● Required tasks:
(1) Update the piece on food and agriculture from "The author talks" up to and including "things happen now?", replacing "canned tomatoes" with "tinned tomatoes".
(2) In the piece on food and agriculture, what share of the global total does FAOSTAT give for the agricultural population in 2008?

● Passage to read:
══════
This article makes a good point about the dangers of romanticising the hard work of agricultural production and that of processing (in the broadest sense) and preparing food – also that a lot of ‘traditional’ foods are comparatively recent inventions. But there is also a risk of romanticising the way things are now.

The author talks of ‘culinary Luddites’ who hark back to an agrarian past where lithe, healthy people grew fresh, local produce in abundance, which was all shared out equitably thanks to pre-capitalist social relations, and argues that, instead, virtually the whole of human history consisted of unrelenting servitude and grinding poverty, from which malnourished, oppressed people were only too happy to be rescued by canned tomatoes and sliced white bread. I’d take issue with much of this, but more so with the idea that the global food system has somehow solved all the problems of poverty, malnutrition and oppression.

“Were we able to turn back the clock, as they urge, most of us would be toiling all day in the fields or the kitchen; many of us would be starving.”

Erm, and none of these things happen now?

Many of us are still toiling in the fields, perhaps not in the North, but globally. FAOSTAT puts the agricultural population at 39% of the global total in 2008. (How you define ‘toil’ is up to you.) Just a couple of weeks ago, War on Want reported that workers on tea plantations earn as little as 7p an hour. Or read The Death of Ramon Gonzales for a horrifying account of life for plantation workers in Mexico, the health risks from exposure to pesticides, made worse by poor living conditions, a lack of safety equipment and training, poor regulation, and illiteracy – workers often simply can’t read safety instructions. Or Felicity Lawrence’s Not on the Label on the prevalence of often illegal and frequently exploitative migrant labour in the UK producing chicken breasts and bagged salad for supermarkets.
══════
● Data extract:
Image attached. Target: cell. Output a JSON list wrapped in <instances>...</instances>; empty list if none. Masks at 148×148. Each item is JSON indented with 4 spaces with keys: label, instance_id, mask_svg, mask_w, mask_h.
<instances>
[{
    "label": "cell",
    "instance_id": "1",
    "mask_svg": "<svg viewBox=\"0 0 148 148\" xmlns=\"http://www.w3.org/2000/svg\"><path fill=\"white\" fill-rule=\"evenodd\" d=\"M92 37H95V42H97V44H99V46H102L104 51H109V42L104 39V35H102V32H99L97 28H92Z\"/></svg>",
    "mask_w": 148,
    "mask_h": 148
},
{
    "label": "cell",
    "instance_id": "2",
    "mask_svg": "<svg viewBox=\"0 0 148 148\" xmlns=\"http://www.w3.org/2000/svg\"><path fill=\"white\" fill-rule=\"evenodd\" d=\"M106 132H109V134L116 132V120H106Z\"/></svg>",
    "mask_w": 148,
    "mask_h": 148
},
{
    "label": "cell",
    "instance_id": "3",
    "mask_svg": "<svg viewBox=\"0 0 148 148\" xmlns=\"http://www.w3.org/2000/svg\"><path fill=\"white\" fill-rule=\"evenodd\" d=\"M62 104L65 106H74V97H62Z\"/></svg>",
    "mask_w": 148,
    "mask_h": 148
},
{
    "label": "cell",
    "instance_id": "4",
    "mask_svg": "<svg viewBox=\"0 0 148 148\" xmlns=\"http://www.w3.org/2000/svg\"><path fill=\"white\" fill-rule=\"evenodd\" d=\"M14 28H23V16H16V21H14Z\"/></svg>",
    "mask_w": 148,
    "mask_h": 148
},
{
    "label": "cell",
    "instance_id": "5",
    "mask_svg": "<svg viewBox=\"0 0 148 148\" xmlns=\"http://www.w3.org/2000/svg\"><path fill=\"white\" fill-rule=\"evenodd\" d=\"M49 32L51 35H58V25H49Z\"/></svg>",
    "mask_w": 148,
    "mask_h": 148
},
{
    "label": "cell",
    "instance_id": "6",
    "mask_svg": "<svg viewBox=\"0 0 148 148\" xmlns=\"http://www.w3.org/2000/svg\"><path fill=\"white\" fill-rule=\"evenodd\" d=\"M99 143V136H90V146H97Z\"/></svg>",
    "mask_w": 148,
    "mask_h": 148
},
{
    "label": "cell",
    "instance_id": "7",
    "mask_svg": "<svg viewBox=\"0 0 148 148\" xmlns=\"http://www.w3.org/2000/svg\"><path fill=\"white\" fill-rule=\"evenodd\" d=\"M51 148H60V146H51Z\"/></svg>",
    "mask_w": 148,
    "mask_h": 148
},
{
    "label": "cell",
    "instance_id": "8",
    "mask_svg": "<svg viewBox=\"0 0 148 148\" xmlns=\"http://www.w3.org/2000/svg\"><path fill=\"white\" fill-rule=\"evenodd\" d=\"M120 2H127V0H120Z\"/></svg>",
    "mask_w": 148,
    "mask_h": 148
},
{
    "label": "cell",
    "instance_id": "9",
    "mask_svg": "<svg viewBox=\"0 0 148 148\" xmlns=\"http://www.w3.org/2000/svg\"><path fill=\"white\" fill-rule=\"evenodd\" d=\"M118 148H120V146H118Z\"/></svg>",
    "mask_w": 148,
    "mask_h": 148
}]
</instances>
══════
● Results by task:
(1)
The author talks of ‘culinary Luddites’ who hark back to an agrarian past where lithe, healthy people grew fresh, local produce in abundance, which was all shared out equitably thanks to pre-capitalist social relations, and argues that, instead, virtually the whole of human history consisted of unrelenting servitude and grinding poverty, from which malnourished, oppressed people were only too happy to be rescued by tinned tomatoes and sliced white bread. I’d take issue with much of this, but more so with the idea that the global food system has somehow solved all the problems of poverty, malnutrition and oppression.

“Were we able to turn back the clock, as they urge, most of us would be toiling all day in the fields or the kitchen; many of us would be starving.”

Erm, and none of these things happen now?

(2) 39%